Task objective> The whole listing that follows is to be restated word for word, images excluded.

Dataset excerpts>
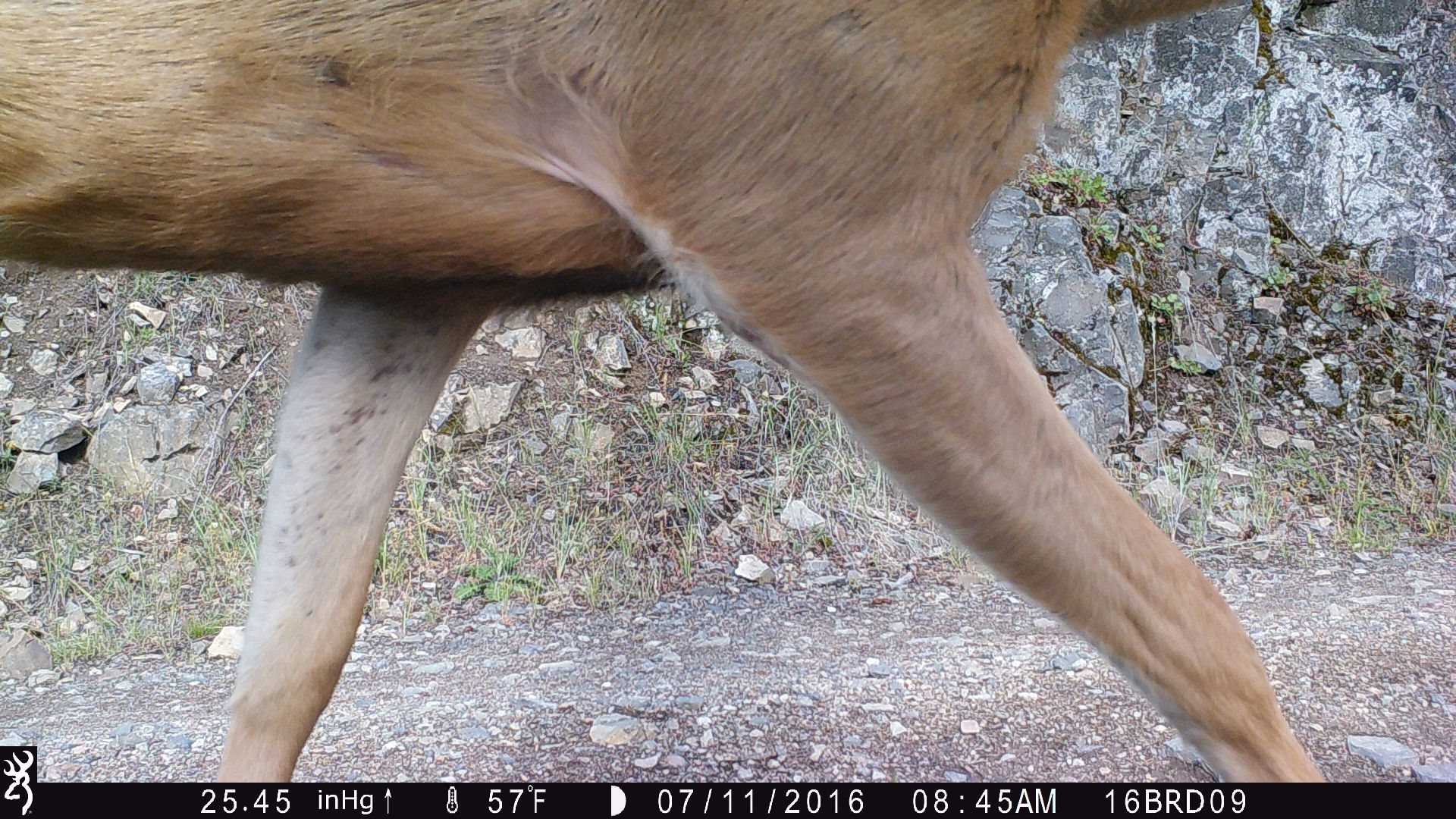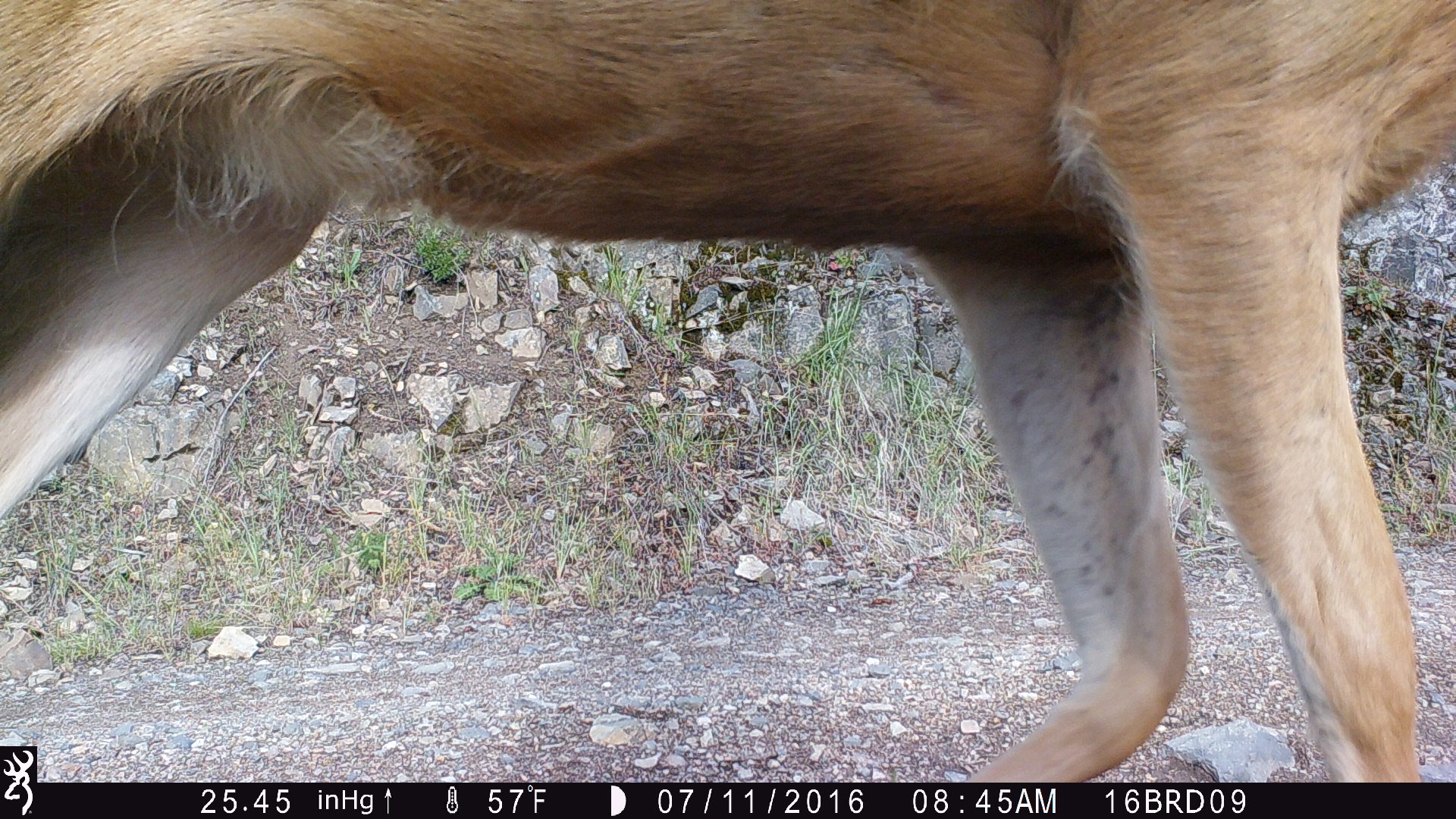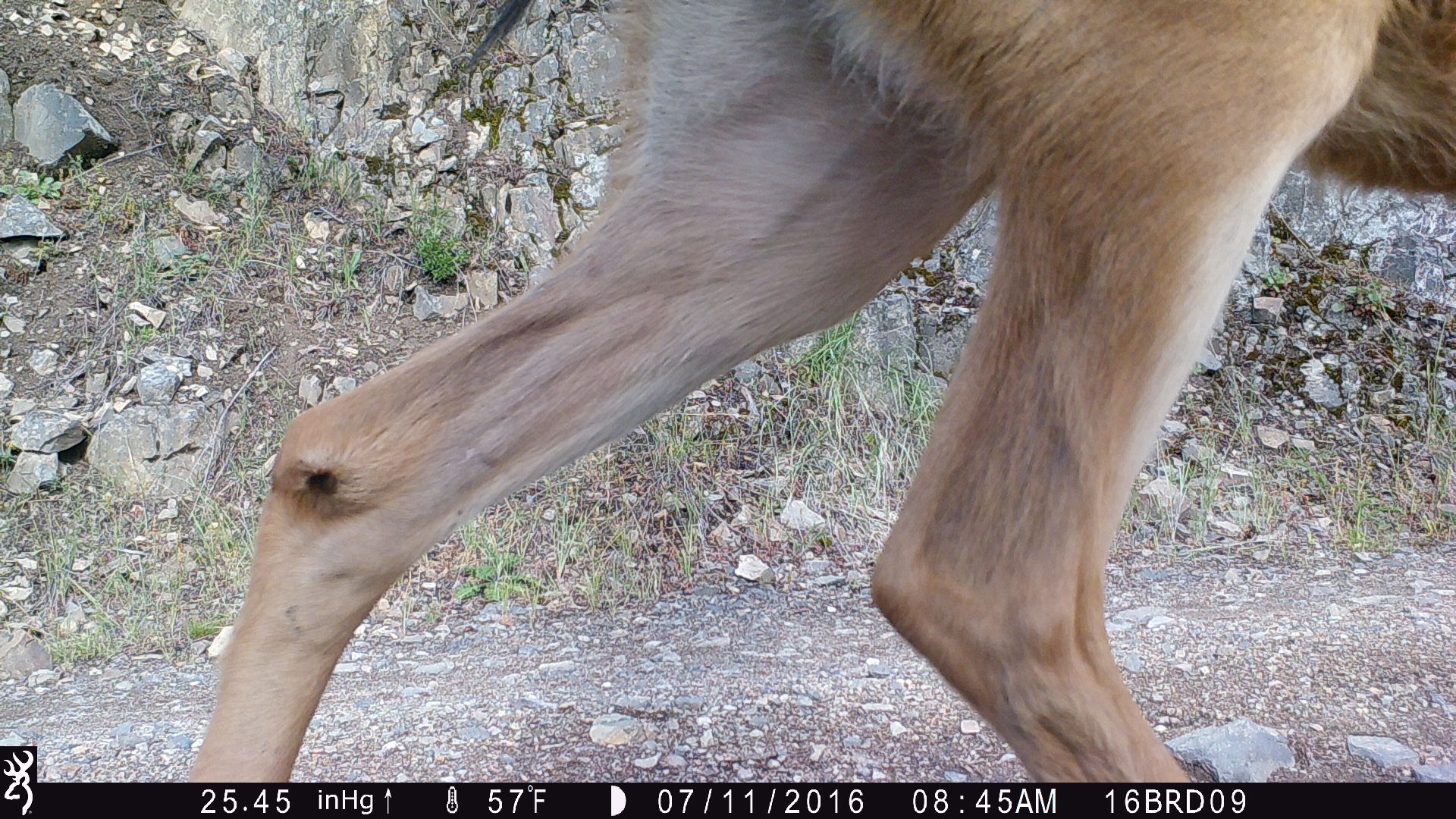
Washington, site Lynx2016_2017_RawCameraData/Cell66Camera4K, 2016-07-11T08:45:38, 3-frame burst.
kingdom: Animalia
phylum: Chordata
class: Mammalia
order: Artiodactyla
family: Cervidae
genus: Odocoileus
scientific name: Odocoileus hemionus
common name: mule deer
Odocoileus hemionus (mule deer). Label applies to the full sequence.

Answer to the exercise>
Washington, site Lynx2016_2017_RawCameraData/Cell66Camera4K, 2016-07-11T08:45:38, 3-frame burst.
kingdom: Animalia
phylum: Chordata
class: Mammalia
order: Artiodactyla
family: Cervidae
genus: Odocoileus
scientific name: Odocoileus hemionus
common name: mule deer
Odocoileus hemionus (mule deer). Label applies to the full sequence.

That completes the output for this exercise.